START Records shown

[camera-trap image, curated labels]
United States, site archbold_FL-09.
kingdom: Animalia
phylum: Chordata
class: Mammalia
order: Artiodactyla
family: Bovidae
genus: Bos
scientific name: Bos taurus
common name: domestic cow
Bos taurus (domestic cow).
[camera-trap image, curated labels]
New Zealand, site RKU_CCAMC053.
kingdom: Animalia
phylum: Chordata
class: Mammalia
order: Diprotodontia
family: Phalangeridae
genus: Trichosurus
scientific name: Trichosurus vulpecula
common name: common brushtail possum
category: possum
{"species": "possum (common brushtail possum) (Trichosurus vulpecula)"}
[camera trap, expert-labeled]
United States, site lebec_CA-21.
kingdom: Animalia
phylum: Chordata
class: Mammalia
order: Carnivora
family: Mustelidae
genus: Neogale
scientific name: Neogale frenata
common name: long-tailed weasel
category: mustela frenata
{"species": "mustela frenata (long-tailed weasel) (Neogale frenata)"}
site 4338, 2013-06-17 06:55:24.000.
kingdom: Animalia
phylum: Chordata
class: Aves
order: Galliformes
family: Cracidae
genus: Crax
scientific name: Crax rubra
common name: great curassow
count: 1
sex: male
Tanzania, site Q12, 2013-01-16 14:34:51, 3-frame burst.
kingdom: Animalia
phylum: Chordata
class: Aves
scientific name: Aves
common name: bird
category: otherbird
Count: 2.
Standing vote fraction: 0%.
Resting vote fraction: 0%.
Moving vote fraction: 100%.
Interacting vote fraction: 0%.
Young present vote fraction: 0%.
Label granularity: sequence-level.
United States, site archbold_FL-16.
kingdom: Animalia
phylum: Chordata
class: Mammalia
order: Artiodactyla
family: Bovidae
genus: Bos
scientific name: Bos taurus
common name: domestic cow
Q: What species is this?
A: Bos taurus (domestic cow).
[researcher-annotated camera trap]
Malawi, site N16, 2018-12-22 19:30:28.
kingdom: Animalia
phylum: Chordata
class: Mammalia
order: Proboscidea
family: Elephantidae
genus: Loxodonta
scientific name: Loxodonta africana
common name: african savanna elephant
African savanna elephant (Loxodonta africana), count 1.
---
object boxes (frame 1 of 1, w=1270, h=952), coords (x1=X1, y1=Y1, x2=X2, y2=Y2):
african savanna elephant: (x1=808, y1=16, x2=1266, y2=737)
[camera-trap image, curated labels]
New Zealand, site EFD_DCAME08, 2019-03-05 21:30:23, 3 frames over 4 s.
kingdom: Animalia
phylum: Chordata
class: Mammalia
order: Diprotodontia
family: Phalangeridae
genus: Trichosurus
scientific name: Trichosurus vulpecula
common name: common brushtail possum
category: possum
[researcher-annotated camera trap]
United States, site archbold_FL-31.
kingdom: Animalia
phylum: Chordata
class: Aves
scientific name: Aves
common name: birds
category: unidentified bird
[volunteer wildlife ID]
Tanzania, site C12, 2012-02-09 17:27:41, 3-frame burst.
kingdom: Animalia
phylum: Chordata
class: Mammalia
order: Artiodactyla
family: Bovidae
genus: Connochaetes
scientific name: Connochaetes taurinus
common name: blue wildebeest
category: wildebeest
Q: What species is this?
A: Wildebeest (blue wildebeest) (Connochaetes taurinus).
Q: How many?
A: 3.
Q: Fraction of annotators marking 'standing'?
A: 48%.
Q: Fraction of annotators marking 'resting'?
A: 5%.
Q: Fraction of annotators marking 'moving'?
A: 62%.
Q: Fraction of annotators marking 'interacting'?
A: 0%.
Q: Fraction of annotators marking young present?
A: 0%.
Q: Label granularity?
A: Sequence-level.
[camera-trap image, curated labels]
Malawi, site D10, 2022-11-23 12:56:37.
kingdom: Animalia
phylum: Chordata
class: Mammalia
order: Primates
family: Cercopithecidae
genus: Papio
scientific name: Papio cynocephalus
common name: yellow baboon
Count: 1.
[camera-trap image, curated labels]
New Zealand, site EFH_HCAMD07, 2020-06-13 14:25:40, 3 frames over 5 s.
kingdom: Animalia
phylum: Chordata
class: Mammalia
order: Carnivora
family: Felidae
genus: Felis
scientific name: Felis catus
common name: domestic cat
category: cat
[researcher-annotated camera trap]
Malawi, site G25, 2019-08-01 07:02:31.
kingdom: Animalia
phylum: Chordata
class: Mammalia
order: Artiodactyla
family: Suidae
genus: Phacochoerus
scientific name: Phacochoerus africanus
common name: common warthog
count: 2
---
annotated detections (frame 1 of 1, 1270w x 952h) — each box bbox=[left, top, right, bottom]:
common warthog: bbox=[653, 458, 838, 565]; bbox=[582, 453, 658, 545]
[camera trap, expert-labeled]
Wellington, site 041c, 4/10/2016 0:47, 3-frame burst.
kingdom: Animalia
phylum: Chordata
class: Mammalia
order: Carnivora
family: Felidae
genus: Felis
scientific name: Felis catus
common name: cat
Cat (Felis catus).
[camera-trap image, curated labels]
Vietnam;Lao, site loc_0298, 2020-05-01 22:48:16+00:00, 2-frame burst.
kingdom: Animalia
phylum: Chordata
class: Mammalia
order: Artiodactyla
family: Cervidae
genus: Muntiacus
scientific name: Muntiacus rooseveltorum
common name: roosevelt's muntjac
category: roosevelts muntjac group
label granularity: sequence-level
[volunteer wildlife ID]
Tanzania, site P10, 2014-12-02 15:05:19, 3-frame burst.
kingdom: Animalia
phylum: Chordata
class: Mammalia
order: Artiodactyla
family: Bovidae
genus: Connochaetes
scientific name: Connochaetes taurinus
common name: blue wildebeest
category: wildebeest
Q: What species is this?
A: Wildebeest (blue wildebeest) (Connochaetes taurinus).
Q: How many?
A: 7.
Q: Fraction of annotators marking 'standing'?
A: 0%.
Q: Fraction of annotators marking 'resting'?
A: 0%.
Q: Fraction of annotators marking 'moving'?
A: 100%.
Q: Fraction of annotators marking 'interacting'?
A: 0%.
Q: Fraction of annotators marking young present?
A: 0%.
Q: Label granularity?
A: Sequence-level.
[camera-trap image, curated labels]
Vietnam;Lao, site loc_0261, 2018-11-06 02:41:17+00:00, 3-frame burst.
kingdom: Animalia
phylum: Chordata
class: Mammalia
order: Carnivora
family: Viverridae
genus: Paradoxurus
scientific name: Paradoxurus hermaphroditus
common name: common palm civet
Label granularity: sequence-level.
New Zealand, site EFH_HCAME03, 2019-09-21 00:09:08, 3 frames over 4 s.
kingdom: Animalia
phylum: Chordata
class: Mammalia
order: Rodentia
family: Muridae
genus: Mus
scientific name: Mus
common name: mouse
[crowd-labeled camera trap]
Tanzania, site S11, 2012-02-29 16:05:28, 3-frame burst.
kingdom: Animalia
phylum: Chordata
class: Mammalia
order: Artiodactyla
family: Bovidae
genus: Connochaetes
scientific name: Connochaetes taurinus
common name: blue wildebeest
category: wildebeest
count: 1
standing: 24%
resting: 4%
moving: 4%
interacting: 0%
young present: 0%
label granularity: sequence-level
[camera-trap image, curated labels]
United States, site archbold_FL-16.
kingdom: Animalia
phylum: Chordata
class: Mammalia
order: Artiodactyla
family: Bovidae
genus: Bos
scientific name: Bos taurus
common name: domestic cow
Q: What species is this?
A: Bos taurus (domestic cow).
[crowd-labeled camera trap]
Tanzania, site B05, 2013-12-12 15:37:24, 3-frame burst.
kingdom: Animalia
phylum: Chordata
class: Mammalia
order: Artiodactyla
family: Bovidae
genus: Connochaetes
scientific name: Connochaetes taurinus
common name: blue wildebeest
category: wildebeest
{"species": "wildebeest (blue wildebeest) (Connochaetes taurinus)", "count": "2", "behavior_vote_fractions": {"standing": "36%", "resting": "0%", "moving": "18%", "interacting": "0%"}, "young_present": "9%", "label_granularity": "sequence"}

END Records shown

- **Instructions to follow**
In the entries above, count each line with "over"; reply with the total only.

- **Exercise output**
3